Copy out all the records, word for word.

════════════════

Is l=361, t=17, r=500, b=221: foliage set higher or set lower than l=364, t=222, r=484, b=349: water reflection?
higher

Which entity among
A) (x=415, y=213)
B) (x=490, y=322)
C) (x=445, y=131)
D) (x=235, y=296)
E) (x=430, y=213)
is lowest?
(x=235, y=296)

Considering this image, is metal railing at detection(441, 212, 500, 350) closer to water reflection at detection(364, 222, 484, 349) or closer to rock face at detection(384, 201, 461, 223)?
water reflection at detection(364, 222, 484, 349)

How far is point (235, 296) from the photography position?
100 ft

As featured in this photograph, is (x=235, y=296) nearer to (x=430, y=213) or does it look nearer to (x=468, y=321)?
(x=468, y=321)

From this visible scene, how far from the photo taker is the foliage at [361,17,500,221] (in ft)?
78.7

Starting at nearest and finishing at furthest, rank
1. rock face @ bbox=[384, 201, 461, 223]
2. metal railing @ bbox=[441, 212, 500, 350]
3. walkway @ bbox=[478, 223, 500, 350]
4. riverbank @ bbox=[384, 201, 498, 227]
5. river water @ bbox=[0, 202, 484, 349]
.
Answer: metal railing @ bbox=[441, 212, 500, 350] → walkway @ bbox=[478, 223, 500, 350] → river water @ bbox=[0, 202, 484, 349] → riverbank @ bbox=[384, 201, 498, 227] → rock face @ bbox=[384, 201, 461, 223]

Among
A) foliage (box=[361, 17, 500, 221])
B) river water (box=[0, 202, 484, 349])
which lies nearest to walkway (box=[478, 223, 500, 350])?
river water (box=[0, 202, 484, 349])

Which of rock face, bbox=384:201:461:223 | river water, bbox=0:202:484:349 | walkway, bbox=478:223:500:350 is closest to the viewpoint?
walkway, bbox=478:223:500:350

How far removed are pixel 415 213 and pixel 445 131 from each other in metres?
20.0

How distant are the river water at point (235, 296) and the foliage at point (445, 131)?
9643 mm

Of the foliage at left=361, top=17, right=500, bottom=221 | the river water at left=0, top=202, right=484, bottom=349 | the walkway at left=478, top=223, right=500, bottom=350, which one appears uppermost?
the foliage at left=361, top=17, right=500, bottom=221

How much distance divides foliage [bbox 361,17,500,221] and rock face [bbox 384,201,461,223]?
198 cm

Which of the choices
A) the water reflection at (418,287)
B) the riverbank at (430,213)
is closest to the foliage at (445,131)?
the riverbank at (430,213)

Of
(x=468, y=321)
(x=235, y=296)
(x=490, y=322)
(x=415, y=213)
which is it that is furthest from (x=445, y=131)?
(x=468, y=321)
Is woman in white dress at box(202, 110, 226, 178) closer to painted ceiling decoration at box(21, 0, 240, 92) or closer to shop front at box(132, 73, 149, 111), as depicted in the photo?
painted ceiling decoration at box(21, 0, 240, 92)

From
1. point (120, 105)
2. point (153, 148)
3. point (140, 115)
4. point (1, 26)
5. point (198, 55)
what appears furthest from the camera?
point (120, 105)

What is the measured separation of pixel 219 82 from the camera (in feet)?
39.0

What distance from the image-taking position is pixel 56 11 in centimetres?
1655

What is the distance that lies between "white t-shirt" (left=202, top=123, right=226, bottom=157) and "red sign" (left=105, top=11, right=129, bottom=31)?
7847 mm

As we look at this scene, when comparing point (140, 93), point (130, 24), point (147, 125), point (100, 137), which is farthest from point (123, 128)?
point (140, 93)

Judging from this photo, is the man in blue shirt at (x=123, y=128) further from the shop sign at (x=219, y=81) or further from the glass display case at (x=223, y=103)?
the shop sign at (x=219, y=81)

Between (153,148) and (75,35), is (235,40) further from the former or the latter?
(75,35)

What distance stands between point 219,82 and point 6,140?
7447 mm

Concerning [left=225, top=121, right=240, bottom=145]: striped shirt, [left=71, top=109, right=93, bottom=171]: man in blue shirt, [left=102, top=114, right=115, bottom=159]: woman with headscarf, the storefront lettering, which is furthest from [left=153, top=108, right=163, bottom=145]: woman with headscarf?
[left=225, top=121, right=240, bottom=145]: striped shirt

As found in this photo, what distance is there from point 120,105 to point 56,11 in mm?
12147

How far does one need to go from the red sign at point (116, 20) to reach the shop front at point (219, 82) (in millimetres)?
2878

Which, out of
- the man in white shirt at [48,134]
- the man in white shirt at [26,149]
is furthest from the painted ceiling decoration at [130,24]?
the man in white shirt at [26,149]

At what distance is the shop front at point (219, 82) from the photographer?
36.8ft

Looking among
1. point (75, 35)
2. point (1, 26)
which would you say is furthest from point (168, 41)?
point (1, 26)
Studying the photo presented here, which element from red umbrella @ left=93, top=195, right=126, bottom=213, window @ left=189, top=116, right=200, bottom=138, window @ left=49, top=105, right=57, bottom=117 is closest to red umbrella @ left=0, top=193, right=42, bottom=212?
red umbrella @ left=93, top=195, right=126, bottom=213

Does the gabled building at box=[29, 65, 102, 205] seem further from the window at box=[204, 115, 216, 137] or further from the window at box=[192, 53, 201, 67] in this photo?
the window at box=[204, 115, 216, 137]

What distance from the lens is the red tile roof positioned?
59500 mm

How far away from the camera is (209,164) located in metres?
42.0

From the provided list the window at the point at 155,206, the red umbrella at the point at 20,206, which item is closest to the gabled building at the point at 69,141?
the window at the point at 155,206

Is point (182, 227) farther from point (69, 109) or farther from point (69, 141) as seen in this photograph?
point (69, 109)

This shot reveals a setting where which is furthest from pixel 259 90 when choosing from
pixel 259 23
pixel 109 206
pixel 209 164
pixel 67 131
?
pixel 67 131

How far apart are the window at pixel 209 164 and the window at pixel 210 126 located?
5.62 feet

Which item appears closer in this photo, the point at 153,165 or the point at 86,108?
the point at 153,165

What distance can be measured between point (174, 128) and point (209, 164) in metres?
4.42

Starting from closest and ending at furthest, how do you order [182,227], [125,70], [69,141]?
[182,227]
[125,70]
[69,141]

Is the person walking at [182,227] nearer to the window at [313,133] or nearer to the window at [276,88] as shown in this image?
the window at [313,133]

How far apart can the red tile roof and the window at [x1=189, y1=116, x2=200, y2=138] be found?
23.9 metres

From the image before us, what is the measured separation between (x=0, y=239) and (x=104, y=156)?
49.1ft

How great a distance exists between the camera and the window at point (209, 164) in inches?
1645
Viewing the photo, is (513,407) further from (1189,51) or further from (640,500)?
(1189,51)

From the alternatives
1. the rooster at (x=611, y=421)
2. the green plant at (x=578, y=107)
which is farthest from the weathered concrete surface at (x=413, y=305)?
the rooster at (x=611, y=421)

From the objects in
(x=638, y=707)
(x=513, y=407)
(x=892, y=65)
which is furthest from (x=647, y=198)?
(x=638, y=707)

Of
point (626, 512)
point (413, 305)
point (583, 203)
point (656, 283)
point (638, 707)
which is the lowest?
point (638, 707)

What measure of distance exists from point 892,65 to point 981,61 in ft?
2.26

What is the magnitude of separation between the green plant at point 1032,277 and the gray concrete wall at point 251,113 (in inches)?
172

════════════════

- _SOLUTION TO THIS PROBLEM_
Is l=361, t=17, r=500, b=221: foliage set higher or set lower than l=364, t=222, r=484, b=349: water reflection?
higher

Which entity among
A) (x=415, y=213)
B) (x=490, y=322)
C) (x=445, y=131)
D) (x=235, y=296)
E) (x=430, y=213)
is lowest?
(x=235, y=296)

Considering this image, is metal railing at detection(441, 212, 500, 350) closer to water reflection at detection(364, 222, 484, 349) or closer to rock face at detection(384, 201, 461, 223)?
water reflection at detection(364, 222, 484, 349)

How far is point (235, 296) from the photography position?
100 ft

As featured in this photograph, is (x=235, y=296) nearer to (x=430, y=213) or does it look nearer to (x=468, y=321)?
(x=468, y=321)

From this visible scene, how far from the photo taker is the foliage at [361,17,500,221] (in ft)?
78.7

Starting at nearest and finishing at furthest, rank
1. rock face @ bbox=[384, 201, 461, 223]
2. metal railing @ bbox=[441, 212, 500, 350]
3. walkway @ bbox=[478, 223, 500, 350]
4. riverbank @ bbox=[384, 201, 498, 227]
5. river water @ bbox=[0, 202, 484, 349]
.
Answer: metal railing @ bbox=[441, 212, 500, 350] → walkway @ bbox=[478, 223, 500, 350] → river water @ bbox=[0, 202, 484, 349] → riverbank @ bbox=[384, 201, 498, 227] → rock face @ bbox=[384, 201, 461, 223]

Among
A) foliage (box=[361, 17, 500, 221])
B) river water (box=[0, 202, 484, 349])
which lies nearest to walkway (box=[478, 223, 500, 350])?
river water (box=[0, 202, 484, 349])

Which of rock face, bbox=384:201:461:223 | river water, bbox=0:202:484:349 | walkway, bbox=478:223:500:350 is closest to the viewpoint?
walkway, bbox=478:223:500:350

How far removed are pixel 415 213 and pixel 445 131 from each other in metres?
20.0

How distant are the river water at point (235, 296) and the foliage at point (445, 131)?
9643 mm

Of the foliage at left=361, top=17, right=500, bottom=221 | the river water at left=0, top=202, right=484, bottom=349 | the walkway at left=478, top=223, right=500, bottom=350, which one appears uppermost?
the foliage at left=361, top=17, right=500, bottom=221

How much distance divides foliage [bbox 361,17,500,221] and rock face [bbox 384,201,461,223]?
198 cm

Which of the choices
A) the water reflection at (418,287)
B) the riverbank at (430,213)
is closest to the foliage at (445,131)?
the riverbank at (430,213)

Of
(x=468, y=321)
(x=235, y=296)
(x=490, y=322)
(x=415, y=213)
which is it that is furthest from (x=445, y=131)?
(x=468, y=321)
Is woman in white dress at box(202, 110, 226, 178) closer to painted ceiling decoration at box(21, 0, 240, 92) or closer to shop front at box(132, 73, 149, 111), as depicted in the photo?
painted ceiling decoration at box(21, 0, 240, 92)

From
1. point (120, 105)
2. point (153, 148)
3. point (140, 115)
4. point (1, 26)
5. point (198, 55)
what appears furthest from the camera?
point (120, 105)

What is the measured separation of pixel 219 82 from the camera (in feet)?
39.0

What distance from the image-taking position is pixel 56 11 in centimetres?
1655

What is the distance that lies between "white t-shirt" (left=202, top=123, right=226, bottom=157) and "red sign" (left=105, top=11, right=129, bottom=31)?
7847 mm

As we look at this scene, when comparing point (140, 93), point (130, 24), point (147, 125), point (100, 137), which is farthest from point (123, 128)?
point (140, 93)

Judging from this photo, is the man in blue shirt at (x=123, y=128) further from the shop sign at (x=219, y=81) or further from the glass display case at (x=223, y=103)?
the shop sign at (x=219, y=81)

Between (153,148) and (75,35), is (235,40) further from the former or the latter?
(75,35)

What distance stands between point 219,82 and point 6,140?
7447 mm

Concerning [left=225, top=121, right=240, bottom=145]: striped shirt, [left=71, top=109, right=93, bottom=171]: man in blue shirt, [left=102, top=114, right=115, bottom=159]: woman with headscarf, the storefront lettering, which is furthest from [left=153, top=108, right=163, bottom=145]: woman with headscarf?
[left=225, top=121, right=240, bottom=145]: striped shirt

As found in this photo, what distance is there from point 120,105 to point 56,11 in mm?
12147

How far does one need to go from the red sign at point (116, 20) to reach the shop front at point (219, 82) (in millimetres)?
2878

Which, out of
- the man in white shirt at [48,134]
- the man in white shirt at [26,149]
is furthest from the painted ceiling decoration at [130,24]?
the man in white shirt at [26,149]

At what distance is the shop front at point (219, 82) from the photographer?
36.8ft

Looking among
1. point (75, 35)
2. point (1, 26)
which would you say is furthest from point (168, 41)?
point (1, 26)
Studying the photo presented here, which element from red umbrella @ left=93, top=195, right=126, bottom=213, window @ left=189, top=116, right=200, bottom=138, window @ left=49, top=105, right=57, bottom=117 is closest to red umbrella @ left=0, top=193, right=42, bottom=212?
red umbrella @ left=93, top=195, right=126, bottom=213

Does the gabled building at box=[29, 65, 102, 205] seem further from the window at box=[204, 115, 216, 137] or further from the window at box=[192, 53, 201, 67] in this photo?
the window at box=[204, 115, 216, 137]

What distance from the lens is the red tile roof positioned?
59500 mm

How far away from the camera is (209,164) located in metres?
42.0

From the provided list the window at the point at 155,206, the red umbrella at the point at 20,206, which item is closest to the gabled building at the point at 69,141?
the window at the point at 155,206

Is point (182, 227) farther from point (69, 109) or farther from point (69, 141) as seen in this photograph?
point (69, 109)

This shot reveals a setting where which is furthest from pixel 259 90 when choosing from
pixel 259 23
pixel 109 206
pixel 209 164
pixel 67 131
?
pixel 67 131

How far apart are the window at pixel 209 164 and the window at pixel 210 126 located?
5.62 feet

Which item appears closer in this photo, the point at 153,165 or the point at 86,108?
the point at 153,165

What distance can be measured between point (174, 128) and point (209, 164) in metres?
4.42

Starting from closest and ending at furthest, how do you order [182,227], [125,70], [69,141]?
[182,227]
[125,70]
[69,141]

Is the person walking at [182,227] nearer to the window at [313,133] or nearer to the window at [276,88] as shown in this image?
the window at [313,133]

How far apart can the red tile roof and the window at [x1=189, y1=116, x2=200, y2=138] be found?
23.9 metres

From the image before us, what is the measured separation between (x=0, y=239) and (x=104, y=156)?
49.1ft

How great a distance exists between the camera and the window at point (209, 164) in inches?
1645
Viewing the photo, is (513,407) further from (1189,51) or further from (640,500)?
(1189,51)

From the alternatives
1. the rooster at (x=611, y=421)
2. the green plant at (x=578, y=107)
which is farthest from the weathered concrete surface at (x=413, y=305)?
the rooster at (x=611, y=421)

From the objects in
(x=638, y=707)
(x=513, y=407)
(x=892, y=65)
which is furthest from (x=647, y=198)?
(x=638, y=707)

Of
point (626, 512)
point (413, 305)
point (583, 203)
point (656, 283)
point (638, 707)
which is the lowest?
point (638, 707)

What measure of distance exists from point 892,65 to point 981,61 in ft?
2.26

What is the magnitude of separation between the green plant at point 1032,277 and the gray concrete wall at point 251,113 (in inches)?
172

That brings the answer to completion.